At the end of the day, sources share that it appeared a busy week for traders as the speculation by the trade was that many traders were busy covering short sales, while direct interest from tanners last week paled in comparison to the past couple of weeks.
As far as prices were concerned, we call prices no worse than steady with the week prior, while we are aware of a few isolated incidents where sellers were able to lay claims of achieving some incremental advances.
As far as volumes are concerned, there is not a consensus in the trade. Some have insisted there were not many hides exchanging hands, while others insist packers sold a week’s worth of product.

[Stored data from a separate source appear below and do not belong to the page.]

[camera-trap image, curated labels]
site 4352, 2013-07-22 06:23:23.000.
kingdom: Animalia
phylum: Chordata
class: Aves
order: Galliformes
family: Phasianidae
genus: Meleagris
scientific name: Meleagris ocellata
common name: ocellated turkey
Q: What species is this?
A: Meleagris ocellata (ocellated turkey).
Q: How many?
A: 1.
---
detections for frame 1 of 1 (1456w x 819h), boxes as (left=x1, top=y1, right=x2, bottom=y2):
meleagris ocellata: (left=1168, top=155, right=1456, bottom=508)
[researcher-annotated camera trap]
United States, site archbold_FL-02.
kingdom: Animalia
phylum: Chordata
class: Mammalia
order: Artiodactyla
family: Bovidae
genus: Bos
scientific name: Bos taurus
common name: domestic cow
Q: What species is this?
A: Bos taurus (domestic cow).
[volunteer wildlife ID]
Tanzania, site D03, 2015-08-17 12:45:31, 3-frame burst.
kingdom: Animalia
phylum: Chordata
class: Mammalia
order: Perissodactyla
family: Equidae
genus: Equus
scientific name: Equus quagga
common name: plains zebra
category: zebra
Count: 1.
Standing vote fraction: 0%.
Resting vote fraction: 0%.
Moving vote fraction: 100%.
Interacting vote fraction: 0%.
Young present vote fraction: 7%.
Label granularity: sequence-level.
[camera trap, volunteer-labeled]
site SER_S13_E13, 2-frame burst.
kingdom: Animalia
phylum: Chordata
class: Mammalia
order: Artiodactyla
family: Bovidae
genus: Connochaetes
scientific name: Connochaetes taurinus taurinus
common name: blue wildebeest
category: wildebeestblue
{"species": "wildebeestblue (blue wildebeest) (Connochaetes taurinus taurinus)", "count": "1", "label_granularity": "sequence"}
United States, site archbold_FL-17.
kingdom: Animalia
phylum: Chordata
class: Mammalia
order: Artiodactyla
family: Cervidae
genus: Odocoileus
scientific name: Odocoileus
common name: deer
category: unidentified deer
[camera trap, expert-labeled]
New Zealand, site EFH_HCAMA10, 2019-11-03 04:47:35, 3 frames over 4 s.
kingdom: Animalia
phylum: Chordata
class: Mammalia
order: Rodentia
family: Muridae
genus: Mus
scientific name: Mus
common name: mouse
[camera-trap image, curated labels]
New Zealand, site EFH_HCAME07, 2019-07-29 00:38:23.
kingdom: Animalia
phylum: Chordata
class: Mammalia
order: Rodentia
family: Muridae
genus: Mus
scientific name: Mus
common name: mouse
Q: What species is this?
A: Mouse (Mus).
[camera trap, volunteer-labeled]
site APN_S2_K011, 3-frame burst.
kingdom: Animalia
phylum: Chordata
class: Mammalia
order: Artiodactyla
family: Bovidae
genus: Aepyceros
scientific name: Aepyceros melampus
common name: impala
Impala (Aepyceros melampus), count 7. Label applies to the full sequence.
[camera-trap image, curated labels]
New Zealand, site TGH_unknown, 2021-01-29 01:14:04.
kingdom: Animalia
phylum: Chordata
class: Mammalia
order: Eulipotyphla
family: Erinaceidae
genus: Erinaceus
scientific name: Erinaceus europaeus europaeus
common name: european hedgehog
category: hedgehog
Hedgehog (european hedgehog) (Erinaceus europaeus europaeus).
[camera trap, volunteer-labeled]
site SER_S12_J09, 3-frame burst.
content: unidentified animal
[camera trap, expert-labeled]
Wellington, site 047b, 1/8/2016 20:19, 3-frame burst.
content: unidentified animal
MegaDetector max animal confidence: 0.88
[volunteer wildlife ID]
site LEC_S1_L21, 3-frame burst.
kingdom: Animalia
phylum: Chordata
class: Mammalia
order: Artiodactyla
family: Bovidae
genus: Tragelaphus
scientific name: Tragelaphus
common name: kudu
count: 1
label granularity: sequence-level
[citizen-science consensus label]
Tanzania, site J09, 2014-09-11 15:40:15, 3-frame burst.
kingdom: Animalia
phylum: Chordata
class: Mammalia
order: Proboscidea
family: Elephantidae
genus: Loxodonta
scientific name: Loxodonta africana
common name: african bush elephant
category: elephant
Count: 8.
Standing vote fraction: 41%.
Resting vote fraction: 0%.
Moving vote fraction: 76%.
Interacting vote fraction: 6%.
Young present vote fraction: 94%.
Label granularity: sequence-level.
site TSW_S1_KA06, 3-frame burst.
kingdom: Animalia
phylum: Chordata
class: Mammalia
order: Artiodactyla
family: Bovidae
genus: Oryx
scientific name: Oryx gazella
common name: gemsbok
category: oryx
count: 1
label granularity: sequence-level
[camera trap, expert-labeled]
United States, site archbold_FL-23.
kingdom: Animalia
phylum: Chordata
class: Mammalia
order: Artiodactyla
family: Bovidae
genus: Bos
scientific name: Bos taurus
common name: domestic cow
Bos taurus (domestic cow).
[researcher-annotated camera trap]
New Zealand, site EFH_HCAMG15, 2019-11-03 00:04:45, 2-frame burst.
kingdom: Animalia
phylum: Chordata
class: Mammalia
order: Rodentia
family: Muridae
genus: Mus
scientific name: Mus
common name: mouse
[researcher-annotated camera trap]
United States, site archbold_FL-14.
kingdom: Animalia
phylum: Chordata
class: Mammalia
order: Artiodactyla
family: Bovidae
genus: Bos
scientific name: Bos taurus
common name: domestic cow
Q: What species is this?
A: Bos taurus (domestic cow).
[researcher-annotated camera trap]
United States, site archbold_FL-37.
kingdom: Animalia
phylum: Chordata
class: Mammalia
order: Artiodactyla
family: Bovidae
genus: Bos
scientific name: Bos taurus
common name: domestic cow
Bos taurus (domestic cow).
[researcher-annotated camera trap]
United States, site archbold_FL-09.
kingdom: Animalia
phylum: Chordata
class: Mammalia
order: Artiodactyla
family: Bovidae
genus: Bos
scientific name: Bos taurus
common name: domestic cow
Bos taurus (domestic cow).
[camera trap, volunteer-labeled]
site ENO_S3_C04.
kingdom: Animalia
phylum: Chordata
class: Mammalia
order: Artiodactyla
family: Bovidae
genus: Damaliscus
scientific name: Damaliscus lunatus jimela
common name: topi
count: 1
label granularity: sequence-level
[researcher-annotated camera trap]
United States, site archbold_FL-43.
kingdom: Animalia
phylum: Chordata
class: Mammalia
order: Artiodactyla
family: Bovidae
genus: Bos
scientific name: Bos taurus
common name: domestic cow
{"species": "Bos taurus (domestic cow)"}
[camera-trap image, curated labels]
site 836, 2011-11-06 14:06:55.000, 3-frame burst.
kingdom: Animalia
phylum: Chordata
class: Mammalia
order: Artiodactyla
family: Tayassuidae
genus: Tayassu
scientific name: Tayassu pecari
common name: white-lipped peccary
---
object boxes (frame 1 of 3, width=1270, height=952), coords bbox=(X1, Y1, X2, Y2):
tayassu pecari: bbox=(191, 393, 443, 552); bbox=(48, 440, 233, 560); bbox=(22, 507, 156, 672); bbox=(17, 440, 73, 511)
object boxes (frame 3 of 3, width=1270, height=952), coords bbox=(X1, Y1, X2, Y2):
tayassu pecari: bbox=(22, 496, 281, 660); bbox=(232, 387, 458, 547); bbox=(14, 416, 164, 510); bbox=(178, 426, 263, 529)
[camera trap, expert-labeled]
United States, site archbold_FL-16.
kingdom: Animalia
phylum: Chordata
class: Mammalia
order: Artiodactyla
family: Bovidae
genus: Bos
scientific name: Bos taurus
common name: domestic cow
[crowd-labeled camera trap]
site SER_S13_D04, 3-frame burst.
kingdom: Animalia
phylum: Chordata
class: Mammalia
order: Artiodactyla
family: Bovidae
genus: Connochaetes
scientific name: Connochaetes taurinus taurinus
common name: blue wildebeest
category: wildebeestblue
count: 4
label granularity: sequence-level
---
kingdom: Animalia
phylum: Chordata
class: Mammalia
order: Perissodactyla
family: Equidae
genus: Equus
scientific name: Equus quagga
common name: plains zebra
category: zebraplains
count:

In regards to prices last week, HTS sold in a range from $97.50-$98, while BBS sold at $98-$99, while sales on HNS reflected levels of $99-$100. BS sold at $97-$98, while CBS sold at $95, while sales on heifers were still reflecting sluggish levels with HNH at $83 and HBH at $81.
In the cowhide trade, members of the trade also have mixed reports. The majority of those selling hides are laying claims to enjoying a decent week of interest, especially towards the end of last week, and many of these same producers are leaning towards opinion that prices have not bottomed. In the meantime, we have heard from other producers who are insisting that they had a relatively uneventful week of interest and were disappointed with sales last week.
Overall, last week saw sellers with offer lists that were noticeably not as populated as the last couple of weeks were. Sellers who had started to become accustomed to lower prices over the past several weeks, entered the week with thoughts that they would continue to press for lower prices. However, by mid-week, it was apparent that sellers were not willing to cooperate and from our vantage point. We would call prices close to steady, with a few isolated reports where there were opportunities to squeeze desperate buyers for incrementally higher levels.
As to what we look for this week, we expect sellers to continue to try to convey a message that the hide market has bottomed out, coupled with insistences there are still more than a few tanners who are in need of product. Meanwhile, many sellers are laying claims to mending their sold-forward positions in the last week to ten days and only time will tell if these claims are correct.
In the meantime, other than the holiday-shortened week last week, overall, there really has not been any real significant development in the market place over the course of May other than we are in the midst of tanners’ slow season, while we are in the midst of the busy season for packers.
There are two wild cards that we believe need to be addressed. The first is that sources are sharing that there was an extremely large amount of interest last week, although not all of it could be concluded. Could this interest be interpreted as tanners being short of hides or possibly attempting to average down their higher priced inventories, as reports about leather business for the third quarter appear “murky” at best?
The second wild card in our mind, and probably not a major factor, is how accommodating producers were about selling at lower levels the two weeks prior to last week. Could this have been sellers being creative and allowing some of their best customers to average down some of the hides they bought at the top of the market, or perhaps for sellers away of attempting to ensure they continued receiving letters of credit openings?
Whatever the explanation the stage is set for an interesting week of trading this week and with both buyers and sellers strong in their convictions about the market, it will be interesting to see which side blinks first.